Tnugdalus, ein junger Ire, ändert sein auf weltliche Werte ausgerichtetes Leben hin zu einem gottgefälligen Verhalten, nachdem er drei Tage im Zustand einer Art Scheintod unter der Führung eines Engels im Jenseits Straf- und Läuterungsräume durchwandert und schließlich in den Körper zurückkehrt. Die ›Visio Tnugdali‹ (Tondali, Tundali) ist zwar mit etwa 170 lateinischen und 37 volkssprachlichen Handschriften der verbreitetste Text des Genres, illustriert wurde die Tnugdal-Vision jedoch nur in einer auf 1475 zu datierenden mittelfranzösischen Prachthandschrift (Los Angeles, The J. Paul Getty Museum, Ms. 30), geschrieben von David Aubert und illustriert mit 20 Deckfarbenminiaturen von Simon Marmion im Auftrag von Margarete von York (Roger S. Wieck [siehe unten Literatur] S. 119–128). Die Bildkomposition in dieser Handschrift zeigt Parallelen zu den Illustrationen der ›Visiones Georgii‹: Tnugdal/Georg und der begleitende Engel befinden sich durchgängig auf der linken Seite des Bildes, der Jenseitsort nimmt meist drei Viertel der rechten Hälfte ein, auch die Jenseitsorte weisen Parallelen auf. Auch wenn der Text nicht zu weiteren Illustrationen in Handschriften angeregt hat, zeigte er doch eine starke Wirkkraft auf Künstler wie Stefan Lochner und Hieronymus Bosch, der sich in seinen Jenseitsdarstellungen auf diesen Text bezieht (vgl. Palmer [1982] S. 218–220).

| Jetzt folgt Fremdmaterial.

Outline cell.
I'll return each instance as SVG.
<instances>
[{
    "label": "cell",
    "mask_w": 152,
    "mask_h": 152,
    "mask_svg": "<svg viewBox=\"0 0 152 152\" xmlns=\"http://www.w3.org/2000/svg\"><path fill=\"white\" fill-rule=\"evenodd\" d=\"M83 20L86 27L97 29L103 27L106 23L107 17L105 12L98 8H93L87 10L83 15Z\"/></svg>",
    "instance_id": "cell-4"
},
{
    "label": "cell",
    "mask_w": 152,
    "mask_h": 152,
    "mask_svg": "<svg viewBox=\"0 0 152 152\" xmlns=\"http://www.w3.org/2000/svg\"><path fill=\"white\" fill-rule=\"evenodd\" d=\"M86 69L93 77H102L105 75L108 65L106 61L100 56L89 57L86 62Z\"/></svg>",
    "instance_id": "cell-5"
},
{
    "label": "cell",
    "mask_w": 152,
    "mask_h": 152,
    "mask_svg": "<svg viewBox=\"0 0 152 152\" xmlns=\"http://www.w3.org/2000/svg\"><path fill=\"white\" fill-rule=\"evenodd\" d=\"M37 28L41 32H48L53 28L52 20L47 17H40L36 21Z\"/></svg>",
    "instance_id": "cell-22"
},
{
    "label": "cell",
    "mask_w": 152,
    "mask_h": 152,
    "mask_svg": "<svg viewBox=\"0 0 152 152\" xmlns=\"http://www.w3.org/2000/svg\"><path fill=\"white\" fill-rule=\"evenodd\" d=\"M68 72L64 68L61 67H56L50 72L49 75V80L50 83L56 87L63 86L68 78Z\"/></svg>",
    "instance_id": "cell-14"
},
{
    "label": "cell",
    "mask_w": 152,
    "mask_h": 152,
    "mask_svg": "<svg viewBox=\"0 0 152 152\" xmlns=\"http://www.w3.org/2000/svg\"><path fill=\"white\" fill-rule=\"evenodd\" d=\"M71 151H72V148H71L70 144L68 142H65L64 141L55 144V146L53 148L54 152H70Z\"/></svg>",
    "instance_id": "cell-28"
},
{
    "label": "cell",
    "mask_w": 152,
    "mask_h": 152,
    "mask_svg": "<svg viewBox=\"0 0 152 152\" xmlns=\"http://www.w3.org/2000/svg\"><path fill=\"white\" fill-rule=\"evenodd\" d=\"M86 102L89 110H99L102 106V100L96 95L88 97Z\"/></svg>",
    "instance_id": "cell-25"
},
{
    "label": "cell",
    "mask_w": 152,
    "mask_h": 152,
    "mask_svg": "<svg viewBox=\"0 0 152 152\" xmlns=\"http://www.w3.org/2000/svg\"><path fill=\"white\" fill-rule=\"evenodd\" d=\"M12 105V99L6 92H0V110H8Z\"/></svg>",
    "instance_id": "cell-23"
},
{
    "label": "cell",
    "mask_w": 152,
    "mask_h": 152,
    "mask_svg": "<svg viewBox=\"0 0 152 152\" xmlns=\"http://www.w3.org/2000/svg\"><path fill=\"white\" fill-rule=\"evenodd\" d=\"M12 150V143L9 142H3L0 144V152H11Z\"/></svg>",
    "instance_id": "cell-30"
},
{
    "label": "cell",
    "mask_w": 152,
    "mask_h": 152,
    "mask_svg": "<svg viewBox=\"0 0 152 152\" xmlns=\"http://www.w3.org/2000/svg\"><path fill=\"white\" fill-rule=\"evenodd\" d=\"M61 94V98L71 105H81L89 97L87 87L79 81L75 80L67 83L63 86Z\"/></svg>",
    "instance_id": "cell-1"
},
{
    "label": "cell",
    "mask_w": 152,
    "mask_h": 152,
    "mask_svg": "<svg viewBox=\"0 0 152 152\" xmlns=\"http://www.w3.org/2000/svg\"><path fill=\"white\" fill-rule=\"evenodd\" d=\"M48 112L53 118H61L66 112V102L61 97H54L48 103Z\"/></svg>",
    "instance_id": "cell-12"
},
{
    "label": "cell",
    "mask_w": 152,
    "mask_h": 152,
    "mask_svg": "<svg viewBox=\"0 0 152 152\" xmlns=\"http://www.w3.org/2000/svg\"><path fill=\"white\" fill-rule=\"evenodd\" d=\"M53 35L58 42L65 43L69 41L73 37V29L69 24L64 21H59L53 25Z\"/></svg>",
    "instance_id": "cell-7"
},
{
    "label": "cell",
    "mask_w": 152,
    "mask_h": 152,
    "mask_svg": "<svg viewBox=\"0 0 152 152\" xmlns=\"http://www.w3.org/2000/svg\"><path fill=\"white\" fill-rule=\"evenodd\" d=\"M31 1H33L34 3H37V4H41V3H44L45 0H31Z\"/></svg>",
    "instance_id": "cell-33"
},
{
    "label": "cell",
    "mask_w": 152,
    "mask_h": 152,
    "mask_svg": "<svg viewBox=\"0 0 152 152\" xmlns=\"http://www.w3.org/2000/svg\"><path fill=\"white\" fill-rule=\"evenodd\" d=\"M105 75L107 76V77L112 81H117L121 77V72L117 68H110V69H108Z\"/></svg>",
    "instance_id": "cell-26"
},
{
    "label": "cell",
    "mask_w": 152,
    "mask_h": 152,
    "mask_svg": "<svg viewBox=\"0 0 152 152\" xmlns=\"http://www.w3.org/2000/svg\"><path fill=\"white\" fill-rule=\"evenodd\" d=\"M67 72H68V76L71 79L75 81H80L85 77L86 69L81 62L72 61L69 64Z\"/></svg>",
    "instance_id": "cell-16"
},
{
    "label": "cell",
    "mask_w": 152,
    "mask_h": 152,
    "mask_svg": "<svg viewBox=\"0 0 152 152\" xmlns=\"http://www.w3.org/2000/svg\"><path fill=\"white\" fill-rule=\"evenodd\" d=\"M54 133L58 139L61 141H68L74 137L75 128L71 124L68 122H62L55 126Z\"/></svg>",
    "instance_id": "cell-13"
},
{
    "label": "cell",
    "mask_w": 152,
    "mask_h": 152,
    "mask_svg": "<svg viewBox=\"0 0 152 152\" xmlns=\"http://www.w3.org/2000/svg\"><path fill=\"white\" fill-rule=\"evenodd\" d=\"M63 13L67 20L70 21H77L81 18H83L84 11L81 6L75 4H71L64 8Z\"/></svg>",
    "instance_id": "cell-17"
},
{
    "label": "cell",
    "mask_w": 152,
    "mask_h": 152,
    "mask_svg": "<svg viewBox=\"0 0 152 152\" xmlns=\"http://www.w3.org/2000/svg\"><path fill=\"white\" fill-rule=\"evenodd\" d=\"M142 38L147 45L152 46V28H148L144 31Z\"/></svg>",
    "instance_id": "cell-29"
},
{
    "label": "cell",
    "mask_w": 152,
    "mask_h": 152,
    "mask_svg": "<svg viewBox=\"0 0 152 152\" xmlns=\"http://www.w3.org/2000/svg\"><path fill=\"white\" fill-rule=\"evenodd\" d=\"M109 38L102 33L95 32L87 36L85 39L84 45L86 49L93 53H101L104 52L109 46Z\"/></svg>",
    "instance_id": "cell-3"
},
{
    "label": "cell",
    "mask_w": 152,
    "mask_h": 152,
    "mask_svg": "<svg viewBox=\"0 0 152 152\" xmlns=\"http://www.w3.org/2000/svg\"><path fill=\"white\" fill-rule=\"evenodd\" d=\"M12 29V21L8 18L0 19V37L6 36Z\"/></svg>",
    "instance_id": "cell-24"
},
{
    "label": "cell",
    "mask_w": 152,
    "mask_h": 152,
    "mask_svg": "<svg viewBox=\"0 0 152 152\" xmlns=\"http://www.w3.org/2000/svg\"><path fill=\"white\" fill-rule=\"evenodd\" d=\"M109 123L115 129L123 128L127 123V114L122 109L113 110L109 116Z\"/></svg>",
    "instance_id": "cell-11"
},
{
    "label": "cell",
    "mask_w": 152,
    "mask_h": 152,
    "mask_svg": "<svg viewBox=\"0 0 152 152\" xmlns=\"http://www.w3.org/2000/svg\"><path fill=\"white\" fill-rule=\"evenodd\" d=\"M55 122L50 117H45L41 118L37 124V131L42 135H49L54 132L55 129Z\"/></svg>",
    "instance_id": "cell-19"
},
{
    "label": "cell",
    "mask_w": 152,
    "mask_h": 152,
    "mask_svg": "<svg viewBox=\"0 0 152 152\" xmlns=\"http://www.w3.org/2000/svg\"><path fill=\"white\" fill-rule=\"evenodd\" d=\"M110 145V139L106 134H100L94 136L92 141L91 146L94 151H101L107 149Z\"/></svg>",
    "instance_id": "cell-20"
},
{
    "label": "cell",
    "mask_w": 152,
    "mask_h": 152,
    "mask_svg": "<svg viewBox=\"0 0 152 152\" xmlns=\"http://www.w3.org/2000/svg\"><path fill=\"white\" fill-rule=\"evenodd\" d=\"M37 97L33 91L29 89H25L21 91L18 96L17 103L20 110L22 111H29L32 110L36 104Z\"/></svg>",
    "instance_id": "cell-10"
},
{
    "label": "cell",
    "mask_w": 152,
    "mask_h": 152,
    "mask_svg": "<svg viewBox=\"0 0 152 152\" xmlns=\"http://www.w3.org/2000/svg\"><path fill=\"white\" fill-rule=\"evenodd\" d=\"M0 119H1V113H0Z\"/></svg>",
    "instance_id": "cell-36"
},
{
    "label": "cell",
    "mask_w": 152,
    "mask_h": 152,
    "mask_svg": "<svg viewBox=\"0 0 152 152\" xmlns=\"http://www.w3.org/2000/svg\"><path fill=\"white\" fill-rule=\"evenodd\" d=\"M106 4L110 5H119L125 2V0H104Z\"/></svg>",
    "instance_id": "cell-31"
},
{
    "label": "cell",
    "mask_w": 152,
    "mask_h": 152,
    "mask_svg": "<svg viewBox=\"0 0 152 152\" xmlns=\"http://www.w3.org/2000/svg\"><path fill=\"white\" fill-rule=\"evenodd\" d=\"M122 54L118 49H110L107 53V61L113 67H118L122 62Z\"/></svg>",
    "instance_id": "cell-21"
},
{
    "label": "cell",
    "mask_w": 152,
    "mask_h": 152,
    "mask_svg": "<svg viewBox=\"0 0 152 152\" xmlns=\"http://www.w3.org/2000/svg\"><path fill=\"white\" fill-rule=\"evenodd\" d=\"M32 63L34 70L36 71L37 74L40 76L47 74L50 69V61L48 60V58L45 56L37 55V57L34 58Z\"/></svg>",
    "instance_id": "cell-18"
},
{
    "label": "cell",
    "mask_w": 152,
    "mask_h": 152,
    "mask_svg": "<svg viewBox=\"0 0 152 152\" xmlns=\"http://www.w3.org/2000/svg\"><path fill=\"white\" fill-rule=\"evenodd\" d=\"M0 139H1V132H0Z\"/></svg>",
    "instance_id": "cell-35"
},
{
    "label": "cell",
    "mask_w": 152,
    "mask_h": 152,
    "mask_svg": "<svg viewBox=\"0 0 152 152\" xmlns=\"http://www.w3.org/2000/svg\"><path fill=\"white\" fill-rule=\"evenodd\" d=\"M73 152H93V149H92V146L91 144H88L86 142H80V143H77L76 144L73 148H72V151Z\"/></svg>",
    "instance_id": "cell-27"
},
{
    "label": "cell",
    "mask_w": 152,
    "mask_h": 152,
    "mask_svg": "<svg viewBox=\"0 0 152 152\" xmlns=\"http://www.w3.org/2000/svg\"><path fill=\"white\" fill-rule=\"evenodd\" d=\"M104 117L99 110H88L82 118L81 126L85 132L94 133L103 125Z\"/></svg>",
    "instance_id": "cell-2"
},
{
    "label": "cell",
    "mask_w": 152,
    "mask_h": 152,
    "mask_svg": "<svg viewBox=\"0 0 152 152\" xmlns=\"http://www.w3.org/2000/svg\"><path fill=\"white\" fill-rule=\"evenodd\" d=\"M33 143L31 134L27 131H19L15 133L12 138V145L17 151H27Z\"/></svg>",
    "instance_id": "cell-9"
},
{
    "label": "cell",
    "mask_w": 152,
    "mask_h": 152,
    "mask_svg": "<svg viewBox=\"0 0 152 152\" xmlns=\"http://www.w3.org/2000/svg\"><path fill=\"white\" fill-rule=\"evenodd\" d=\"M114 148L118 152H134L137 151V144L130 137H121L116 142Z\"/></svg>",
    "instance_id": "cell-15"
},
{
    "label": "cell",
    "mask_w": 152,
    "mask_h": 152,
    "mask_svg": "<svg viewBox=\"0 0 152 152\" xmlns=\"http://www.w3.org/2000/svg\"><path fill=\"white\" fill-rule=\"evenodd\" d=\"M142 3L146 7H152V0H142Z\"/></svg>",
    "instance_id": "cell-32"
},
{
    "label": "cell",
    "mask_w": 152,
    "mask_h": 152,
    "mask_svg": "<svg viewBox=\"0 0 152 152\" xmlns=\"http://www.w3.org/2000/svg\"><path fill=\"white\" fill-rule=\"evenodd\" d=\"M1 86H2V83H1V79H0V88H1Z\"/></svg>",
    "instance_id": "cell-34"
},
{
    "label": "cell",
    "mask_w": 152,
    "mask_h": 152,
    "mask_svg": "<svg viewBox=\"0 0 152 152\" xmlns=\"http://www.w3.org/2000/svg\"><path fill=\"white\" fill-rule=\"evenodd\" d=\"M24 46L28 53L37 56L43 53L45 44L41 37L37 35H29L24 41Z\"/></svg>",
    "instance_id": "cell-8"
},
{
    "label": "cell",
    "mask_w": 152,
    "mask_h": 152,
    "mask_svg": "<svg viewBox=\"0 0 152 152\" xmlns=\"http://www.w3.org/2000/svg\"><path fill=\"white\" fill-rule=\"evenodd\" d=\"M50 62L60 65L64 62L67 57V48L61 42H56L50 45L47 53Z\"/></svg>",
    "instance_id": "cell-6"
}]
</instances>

In der deutschsprachigen handschriftlichen Überlieferung sind in Stuttgart, Württembergische Landesbibliothek, HB V 86 (Nr.62a.1.1.) Freiräume für Illustrationen vorhanden. Die umfangreiche Drucküberlieferung, die früh einsetzt und breit in Laienkreisen rezipiert wurde, illustriert die lange Fassung der Tnugdal-Version D (vgl. Palmer [1982] S. 278–294 mit Abb.), die in der Stuttgarter Handschrift überlieferte Fassung C ist nur in einem nicht illustrierten Druck (Augsburg: Johann Bämler, 1473 [GW 11405] und 1476 [GW 11406]) überliefert (zu den Drucken: Palmer [siehe unten Literatur] S. 157–170).
Editionen:
Otto Mausser: Eine Fahrt durch die Reiche des Jenseits (Himmel – Fegfeuer – Hölle). Unbekannte deutsche Jenseitsvisionen. Walhalla 6 (1910), S. 200–271 (Abdruck der Tnugdal-Vision nach München, Staatsbibliothek, Cgm 458 = Übersetzung C). – Tondolus der Ritter. Die von J. und C. Hist gedruckte Fassung. Hrsg. von Nigel F. Palmer. München 1980 (Kleine deutsche Prosadenkmäler des Mittelalters 13). – Teileditionen aus verschiedenen Handschriften siehe auch Palmer (1982).
Literatur zu den Illustrationen:
Nigel F. Palmer: llustrated Printed Editions of ›The Visions of Tondal‹ from the Late Fifteenth and Early Sixteenth Centuries. In: Margaret of York, Simon Marmion and ›The Visions of Tondal‹. Papers delivered at a symposium organized by the Department of Manuscripts of the J. Paul Getty Museum. 21.–24.6.1990. Hrsg. von Thomas Kren. Malibu 1992, S. 157–170; Roger S. Wieck: Margaret of York’s Visions of Tondal. Relationship of the Miniatures to a Text Transformed by Translator and Illuminator. In: Margaret of York, Simon Marmion and ›The Visions of Tondal‹. Papers delivered at a symposium organized by the Department of Manuscripts of the J. Paul Getty Museum. 21.–24.6.1990. Hrsg. von Thomas Kren. Malibu 1992, S. 119–128. Abbildungen unter http://www.getty.edu/art/collection/objects/1502/simon-marmion-and-david-aubert-les-visions-du-chevalier-tondal-franco-flemish-1475/; Judith Theben, Bild und Text in den Visionen des Georg von Ungarn. Staatsexamensarbeit (masch.) an der Georg-August-Universität Göttingen, 2001.